A high-tech effort by BP, to slow the oil gushing from its ruptured wellhead, led to a large accident yesterday that forced the company to remove a vital containment cap for 10 hours.

Robots, known as remote operated vehicles, were performing multiple operations at the disaster site when one bumped into the ‘top hat’ cap and damaged one of the vents that removes excess fluid, according to the US coastguard.

The robots weigh around four tonnes, and are controlled from vessels on the surface using advanced IT systems with both manual and automated functions.

CIO 100 ranked BP removed the cap for nearly 10 hours, until 0845 CDT (1445 BST) yesterday, in order to assess it after a discharge of liquids was noted from a key valve. The cap’s removal left the oil gushing out of the wellhead, largely uninterrupted.

Admiral Thad Allen, US National Incident Commander for the response, told the media that part of the problem was the number of robots conducting simultaneous operations at an immense depth. A dozen robots are circulating the wellhead.

“There are an unbelievable amount of ROVs operating down there,” he said. “One of the risks inherent in everything we’re doing out there is simultaneous operations, or what they would call SimOps.”

“It’s never going to be risk-free out there.”

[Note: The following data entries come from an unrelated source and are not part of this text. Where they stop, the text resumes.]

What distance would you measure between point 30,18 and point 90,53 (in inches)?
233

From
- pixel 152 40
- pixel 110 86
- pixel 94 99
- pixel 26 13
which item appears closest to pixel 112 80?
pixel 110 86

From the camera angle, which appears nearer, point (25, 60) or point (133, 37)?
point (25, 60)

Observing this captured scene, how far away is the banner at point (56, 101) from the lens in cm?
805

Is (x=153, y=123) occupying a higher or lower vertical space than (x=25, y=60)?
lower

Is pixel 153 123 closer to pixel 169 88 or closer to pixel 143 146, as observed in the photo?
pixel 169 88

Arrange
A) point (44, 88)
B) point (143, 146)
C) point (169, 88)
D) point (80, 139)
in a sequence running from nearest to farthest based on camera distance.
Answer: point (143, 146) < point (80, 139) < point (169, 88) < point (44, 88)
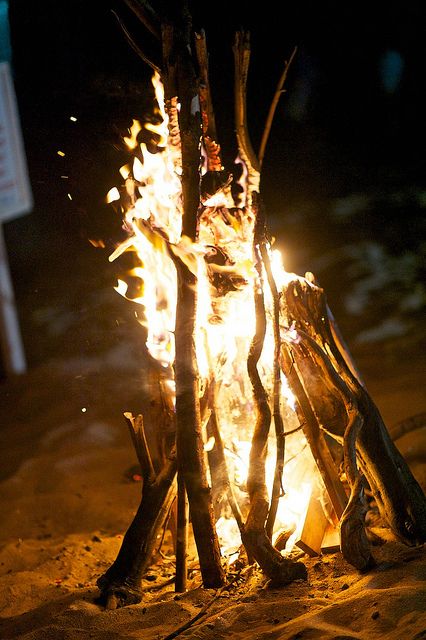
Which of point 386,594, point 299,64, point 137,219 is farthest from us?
point 299,64

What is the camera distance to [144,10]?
3.47 metres

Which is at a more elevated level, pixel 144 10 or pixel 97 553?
pixel 144 10

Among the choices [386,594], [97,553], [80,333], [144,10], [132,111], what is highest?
[132,111]

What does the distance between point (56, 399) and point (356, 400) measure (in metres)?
5.17

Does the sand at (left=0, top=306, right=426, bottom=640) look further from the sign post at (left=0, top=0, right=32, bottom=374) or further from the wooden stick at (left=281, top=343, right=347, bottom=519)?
the sign post at (left=0, top=0, right=32, bottom=374)

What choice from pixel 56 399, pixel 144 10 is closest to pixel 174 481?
pixel 144 10

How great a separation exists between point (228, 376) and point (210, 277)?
2.51 feet

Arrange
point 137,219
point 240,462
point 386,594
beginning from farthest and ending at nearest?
1. point 240,462
2. point 137,219
3. point 386,594

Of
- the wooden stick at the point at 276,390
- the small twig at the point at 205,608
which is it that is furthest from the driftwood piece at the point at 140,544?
the wooden stick at the point at 276,390

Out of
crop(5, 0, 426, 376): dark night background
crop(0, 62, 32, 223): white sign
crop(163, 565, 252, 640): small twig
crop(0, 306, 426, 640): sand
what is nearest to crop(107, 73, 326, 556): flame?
crop(163, 565, 252, 640): small twig

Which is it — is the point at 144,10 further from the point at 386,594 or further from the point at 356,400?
the point at 386,594

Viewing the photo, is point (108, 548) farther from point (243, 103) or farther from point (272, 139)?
point (272, 139)

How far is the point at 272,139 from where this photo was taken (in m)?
13.4

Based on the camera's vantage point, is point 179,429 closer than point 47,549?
Yes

Allen said the clear “assumption” was that the robot had damaged the cap. A BP spokesperson told Computerworld UK it was still too early for exact details of the events.

BP has now fixed the cap and placed it back on the site, allowing a surface vessel to resume the capture of oil. In the 24 hours before the accident, the vessels recovered more than 27,000 barrels of oil – the largest daily collection amount to date but only a portion of the 30,000 to 60,000 barrels estimated by US scientists to be spewing daily.

Last week, as US president Barack Obama piled pressure on BP to speed up efforts to clear up the problem, the company committed to a $20 billion payment for an independent claims fund to support the individuals and businesses affected by the disaster.

Yesterday's ROV incident is not BP's first. In April, the robots failed to activate the blow out preventer device, a step that early investigations said played a part in the disaster. Subsequent efforts to cut off the damaged riser pipe also initially failed.

Failures of other electronic systems are also being investigated. The emergency disconnect system should have kicked in to stop the oil from flowing to the well head, but signals may not have reached the blowout preventer because of the explosion. There were also problems with a further automatic closure system, or deadman switch, that did not close off the preventer when the connections were lost.

The testing and maintenance of systems is being examined, as are the quality of cementing and casing around the well and the processes taken before the explosion. All the factors are subject to ongoing investigations by BP and the US authorities.